Unit 3 Key Terms

  • Susan B. Anthony

    Susan Brownell Anthony was an American social reformer and women's rights activist who played a pivotal role in the women's suffrage movement.
  • Indian Removal

    Indian removal was a policy of the United States government in the 19th century whereby Native Americans were forcibly removed from their ancestral homelands in the eastern United States to lands west of the Mississippi River, thereafter known as Indian Territory.
  • Nativism

    was an anti-immigration movement which favored those descended from the inhabitants of the original Thirteen Colonies.
  • Andrew Carnegie

    Andrew Carnegie was a Scottish American industrialist who led the enormous expansion of the American steel industry in the late 19th century.

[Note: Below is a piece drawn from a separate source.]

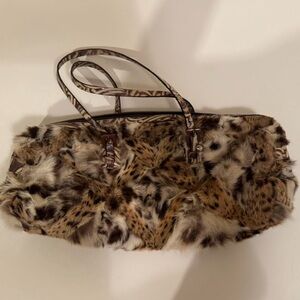 RARE Vintage Fendi Lynx Fur East West Barrel Bag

He is often identified as one of the richest people and one of the richest Americans ever.
  • Manifest Destiny

    the 19th-century doctrine or belief that the expansion of the US throughout the American continents was both justified and inevitable.
  • Eugene V. Debs

    Eugene Victor "Gene" Debs was an American union leader, one of the founding members of the Industrial Workers of the World, and five times the candidate of the Socialist Party of America for President of the United States.
  • Teddy Roosevelt

    Theodore Roosevelt Jr. was an American statesman, author, explorer, soldier, naturalist, and reformer who served as the 26th President of the United States from 1901 to 1909.
  • William Jennings Bryan

    William Jennings Bryan was an American orator and politician from Nebraska, and a dominant force in the populist wing of the Democratic Party, standing three times as the Party's nominee for President of the United States.
  • Jane Addams

    Jane Addams was a pioneer American settlement activist/reformer, social worker, public philosopher, sociologist, author, and leader in women's suffrage and world peace.
  • Homestead Act

    Signed into law by President Abraham Lincoln on May 20, 1862, the Homestead Act encouraged Western migration by providing settlers 160 acres of public land. In exchange, homesteaders paid a small filing fee and were required to complete five years of continuous residence before receiving ownership of the land.
  • Social Gospel

    Christian faith practiced as a call not just to personal conversion but to social reform.
  • Upton Sinclair

    Upton Sinclair Jr. was an American author who wrote nearly 100 books and other works in several genres. Sinclair's work was well-known and popular in the first half of the twentieth century, and he won the Pulitzer Prize for Fiction in 1943.
  • Haymarket Riot

    The Haymarket affair was the aftermath of a bombing that took place at a labor demonstration on Tuesday May 4, 1886, at Haymarket Square in Chicago.
  • Dawes Act

    The Dawes Act of 1887 (also known as the General Allotment Act or the Dawes Severalty Act of 1887), adopted by Congress in 1887, authorized the President of the United States to survey American Indian tribal land and divide it into allotments for individual Indians.
  • Klondike Gold Rush

    The Klondike Gold Rush was a migration by an estimated 100,000 prospectors to the Klondike region of the Yukon in north-western Canada between 1896 and 1899.
  • Pure Food and Drug Act

    Excerpt from the Pure Food and Drug Act. An Act— For preventing the manufacture, sale, or transportation of adulterated or misbranded or poisonous or deleterious foods, drugs, medicines, and liquors, and for regulating traffic therein, and for other purposes.
  • Muckracker

    Name given to US journalists and other writers who exposed corruption in politics and business in the early 20th century. The term was first used by Theodore Roosevelt in 1906.
  • 16th Amendment

    The Congress shall have power to lay and collect taxes on incomes, from whatever source derived, without apportionment among the several states, and without regard to any census or enumeration.
  • 17th Amendment

    The Senate of the United States shall be composed of two Senators from each state, elected by the people thereof, for six years; and each Senator shall have one vote. The electors in each state shall have the qualifications requisite for electors of the most numerous branch of the state legislatures.
  • Federal Reserve Act

    The 1913 Federal Reserve Act was a U.S. legislation that created the current Federal Reserve System. The Federal Reserve Act intended to establish a form of economic stability in the United States through the introduction of the Central Bank, which would be in charge of monetary policy. The Federal Reserve Act is perhaps one of the most influential laws concerning the U.S. financial system.
  • 18th Amendment

    The Eighteenth Amendment (Amendment XVIII) of the United States Constitution effectively established the prohibition of alcoholic beverages in the United States by declaring the production, transport, and sale of alcohol (though not the consumption or private possession) illegal.
  • 19th Amendment

    The 19th amendment is a very important amendment to the constitution as it gave women the right to vote in 1920. You may remember that the 15th amendment made it illegal for the federal or state government to deny any US citizen the right to vote. ... The 19th amendment unified suffrage laws across the United States.
  • Suffrage

    the right to vote in political elections.
  • Tea Pot Dome Scandal

    The Teapot Dome scandal was a bribery incident that took place in the United States from 1921 to 1922, during the administration of President Warren G. Harding.